Выбрать главу

Очень полезно также предлагать молодому человеку кататься, причем надо дать почувствовать, что его берут так, лишь бы торчал кто-нибудь; что когда его не было, то торчал какой-нибудь Сергей Федорович или Федор Сергеевич. Уморительный человек! Выпучит глаза и смотрит, не пошевелится, а голос так и дрожит, и колени так и трясутся… Ведь есть же такие люди! Но пускай, пускай его себе кипятится молодой человек. Пусть ему кажется, что на лице у кучера, важно растопырившего руки, непременно должна быть нарисована ирония; пусть ему кажется, что пристяжные, выбрыкивая, махая хвостами и поворачивая головы в стороны, делают это неспроста, что они заглядывают в экипаж и думают: «Эх, куда это едете вы, беспутные!» Пусть он себе думает, что ему угодно: когда его ненависть дойдет до крайних пределов, он, дрожа и задыхаясь, упадет пред женщиной лет за тридцать на колени!

Или хорошо предложить молодому человеку гулять вечером, при луне, в поле (там ведь как-то просторнее, а то этот сад ужасно надоел), конечно, ежели он не устал, потому что в крайнем случае можно и без него обойтись. Но молодой человек не только не устал, но и сам рассчитывал пройтись и именно в поле. Поле залито серебряным светом луны; легкий, прозрачный пар покрывает его ширь, свежий запах наполняет воздух, и, Боже сохрани, если где-либо поблизости заливается соловей! Ясное дело, что они идут под руку. Где-нибудь во ржи послышится шорох, сова неслышно пролетит мимо, какой-то мягкий, гармонический звук донесется из-за далекого озера — она вздрогнет и ближе прижмется к молодому человеку… Он чувствует прикосновение ее роскошной, теплой груди, и температура его тела поднимается до точки кипения. Он хочет говорить, но слова не идут с языка. Он замер, оцепенел в наслаждении. Она сама заговаривает. Она берет за тему какие-нибудь незначительные предметы, говорит ровно, спокойно, но в тоне ее слышится уже доверие… Ага! и ты наконец не выдержала! Завтра ты заговоришь о любви, в твоем тоне послышится еще большее доверие; потом ты станешь жаловаться… Это минута торжества, упоения… «Черт вас возьми, степи, как вы хороши!..» Если б в этом восклицании не «степи», то оно как нельзя лучше выражало бы мое мнение о таких прогулках.

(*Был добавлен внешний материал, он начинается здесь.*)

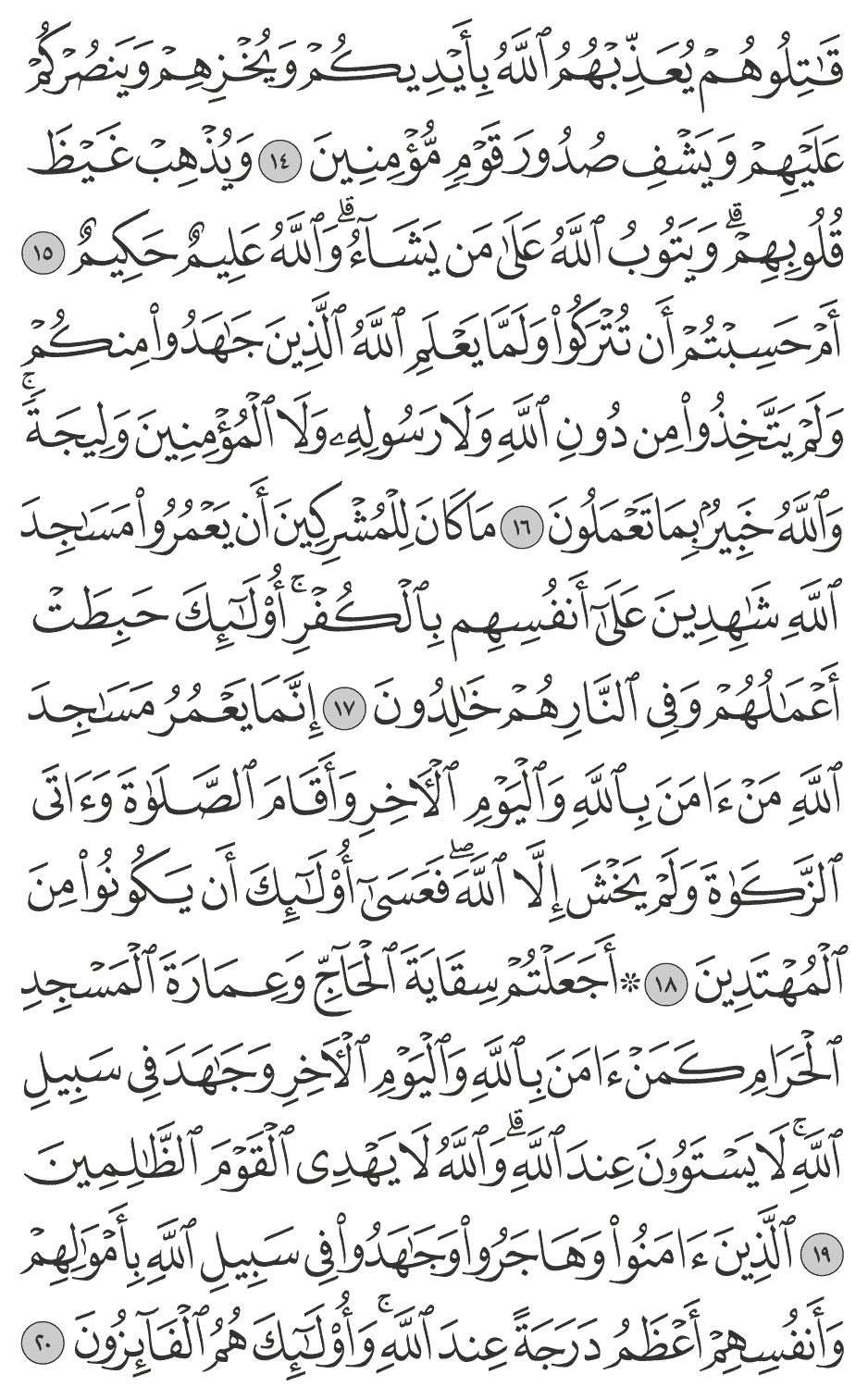 قَٰتِلُوهُمۡ يُعَذِّبۡهُمُ ٱللَّهُ بِأَيۡدِيكُمۡ وَيُخۡزِهِمۡ وَيَنصُرۡكُمۡ عَلَيۡهِمۡ وَيَشۡفِ صُدُورَ قَوۡمٖ مُّؤۡمِنِينَ ١٤ وَيُذۡهِبۡ غَيۡظَ قُلُوبِهِمۡۗ وَيَتُوبُ ٱللَّهُ عَلَىٰ مَن يَشَآءُۗ وَٱللَّهُ عَلِيمٌ حَكِيمٌ ١٥ أَمۡ حَسِبۡتُمۡ أَن تُتۡرَكُواْ وَلَمَّا يَعۡلَمِ ٱللَّهُ ٱلَّذِينَ جَٰهَدُواْ مِنكُمۡ وَلَمۡ يَتَّخِذُواْ مِن دُونِ ٱللَّهِ وَلَا رَسُولِهِۦ وَلَا ٱلۡمُؤۡمِنِينَ وَلِيجَةٗۚ وَٱللَّهُ خَبِيرُۢ بِمَا تَعۡمَلُونَ ١٦ مَا كَانَ لِلۡمُشۡرِكِينَ أَن يَعۡمُرُواْ مَسَٰجِدَ ٱللَّهِ شَٰهِدِينَ عَلَىٰٓ أَنفُسِهِم بِٱلۡكُفۡرِۚ أُوْلَٰٓئِكَ حَبِطَتۡ أَعۡمَٰلُهُمۡ وَفِي ٱلنَّارِ هُمۡ خَٰلِدُونَ ١٧ إِنَّمَا يَعۡمُرُ مَسَٰجِدَ ٱللَّهِ مَنۡ ءَامَنَ بِٱللَّهِ وَٱلۡيَوۡمِ ٱلۡأٓخِرِ وَأَقَامَ ٱلصَّلَوٰةَ وَءَاتَى ٱلزَّكَوٰةَ وَلَمۡ يَخۡشَ إِلَّا ٱللَّهَۖ فَعَسَىٰٓ أُوْلَٰٓئِكَ أَن يَكُونُواْ مِنَ ٱلۡمُهۡتَدِينَ ١٨ ۞أَجَعَلۡتُمۡ سِقَايَةَ ٱلۡحَآجِّ وَعِمَارَةَ ٱلۡمَسۡجِدِ ٱلۡحَرَامِ كَمَنۡ ءَامَنَ بِٱللَّهِ وَٱلۡيَوۡمِ ٱلۡأٓخِرِ وَجَٰهَدَ فِي سَبِيلِ ٱللَّهِۚ لَا يَسۡتَوُۥنَ عِندَ ٱللَّهِۗ وَٱللَّهُ لَا يَهۡدِي ٱلۡقَوۡمَ ٱلظَّٰلِمِينَ ١٩ ٱلَّذِينَ ءَامَنُواْ وَهَاجَرُواْ وَجَٰهَدُواْ فِي سَبِيلِ ٱللَّهِ بِأَمۡوَٰلِهِمۡ وَأَنفُسِهِمۡ أَعۡظَمُ دَرَجَةً عِندَ ٱللَّهِۚ وَأُوْلَٰٓئِكَ هُمُ ٱلۡفَآئِزُونَ ٢٠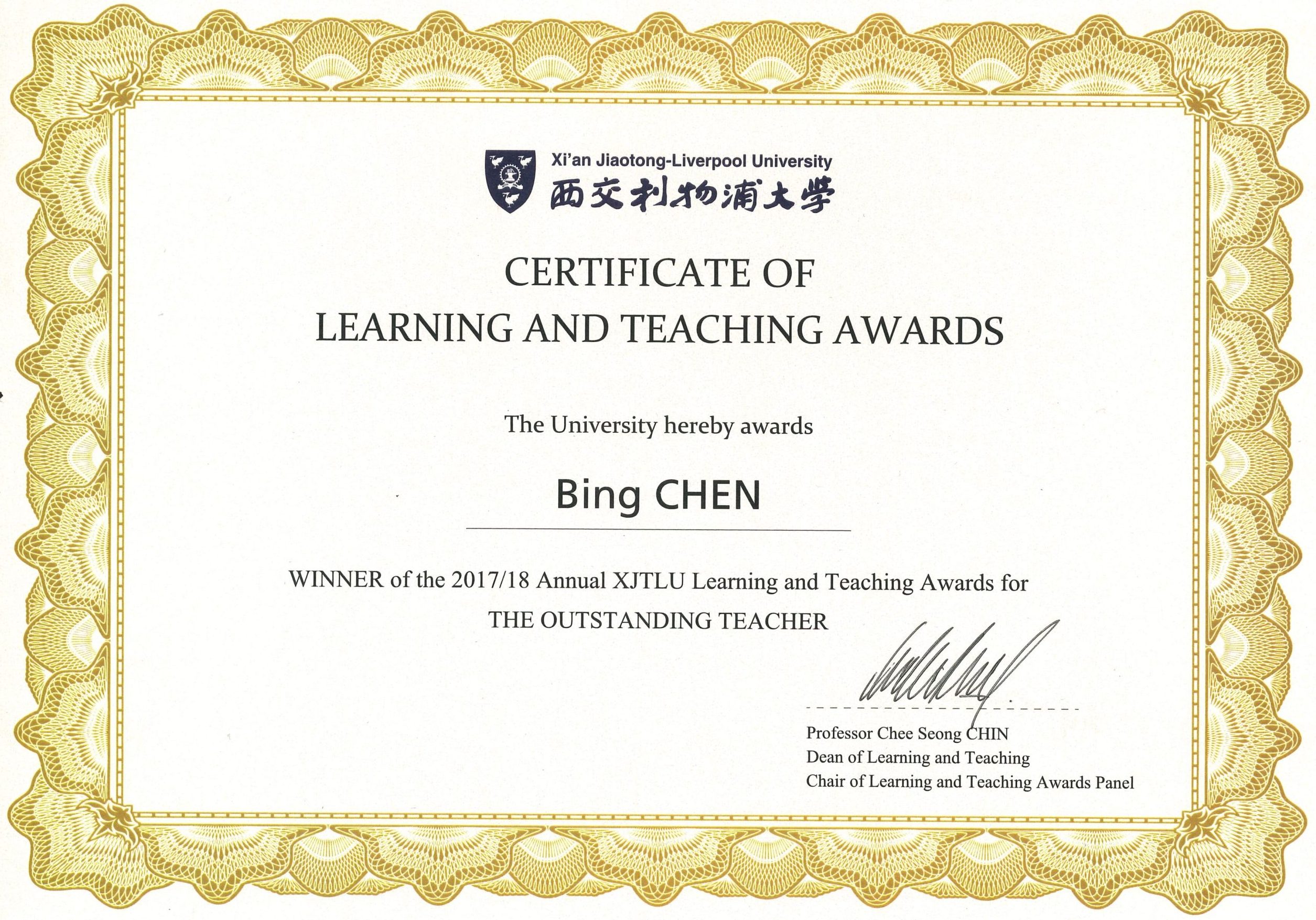 Xi'an Jiaotong-Liverpool University
西交利物浦大学

CERTIFICATE OF
LEARNING AND TEACHING AWARDS

The University hereby awards

Bing CHEN

WINNER of the 2017/18 Annual XJTLU Learning and Teaching Awards for
THE OUTSTANDING TEACHER

Professor Chee Seong CHIN
Dean of Learning and Teaching
Chair of Learning and Teaching Awards Panel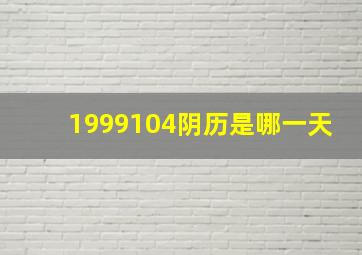 1999104阴历是哪一天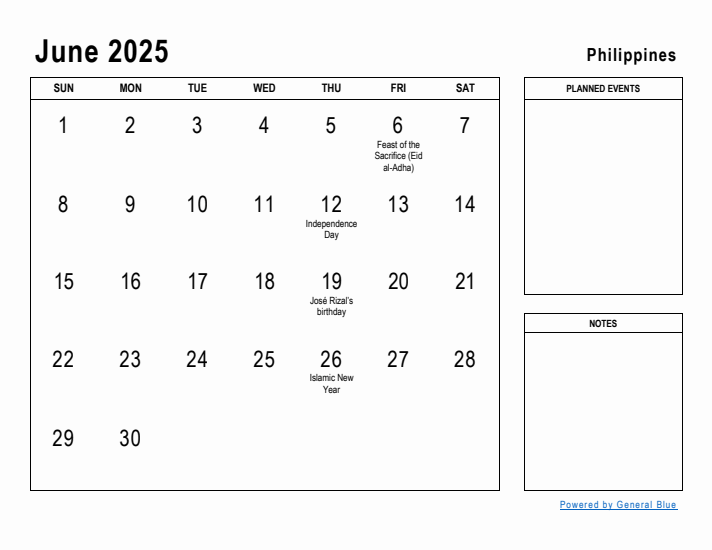 June 2025

Philippines

| SUN | MON | TUE | WED | THU | FRI | SAT |
|---|---|---|---|---|---|---|
| 1 | 2 | 3 | 4 | 5 | 6 Feast of the Sacrifice (Eid al-Adha) | 7 |
| 8 | 9 | 10 | 11 | 12 Independence Day | 13 | 14 |
| 15 | 16 | 17 | 18 | 19 José Rizal's birthday | 20 | 21 |
| 22 | 23 | 24 | 25 | 26 Islamic New Year | 27 | 28 |
| 29 | 30 | | | | | |

PLANNED EVENTS

NOTES

Powered by General Blue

Я ее ненавидел. Я пробовал было поговорить и, если возможно, сблизиться с Марьей Андреевной, которая возбуждала во мне любопытство своей загадочностью. Всегда одна, всегда не то печальная, не то задумчивая, она то бродила по саду, то сидела по целым дням за книгой, то смотрела на нас как будто с насмешливой улыбкой. Но всегда как-то так случалось, что когда я соберусь выйти за нею в сад, чтобы там случайно встретить, заглянуть в книжку, спросить: «Что вы читаете?» — и вообще завязать разговор — всегда так случалось, что Анна Михайловна позовет меня своим чудным, певучим голосом и попросит что-нибудь почитать… Ужасная женщина! Признаюсь, я много рассчитывал на такие чтения, но она сама выбирала статью, где не было ничего подходящего, и я злился еще больше. Наконец я-таки дождался своего: она предложила читать что мне угодно. Я взял «Брюхо Парижа». Неужто, думал я, она не покраснеет при виде спокойной, жирной и белой женщины-героини и не умилится душою от странной, сухой, но оригинальной и симпатичной фигуры «тощего человека!» Я читал с величайшим пафосом и так подчеркивал картины и выражения, что если б то было карандашом, то бумага не выдержала бы подобного натиска. Но и тут мне сначала не везло.

— Мама! — вбегал Коля в самом интересном месте. — Я пойду гулять.

— Извините… (ко мне). Ты куда хочешь идти? (к нему).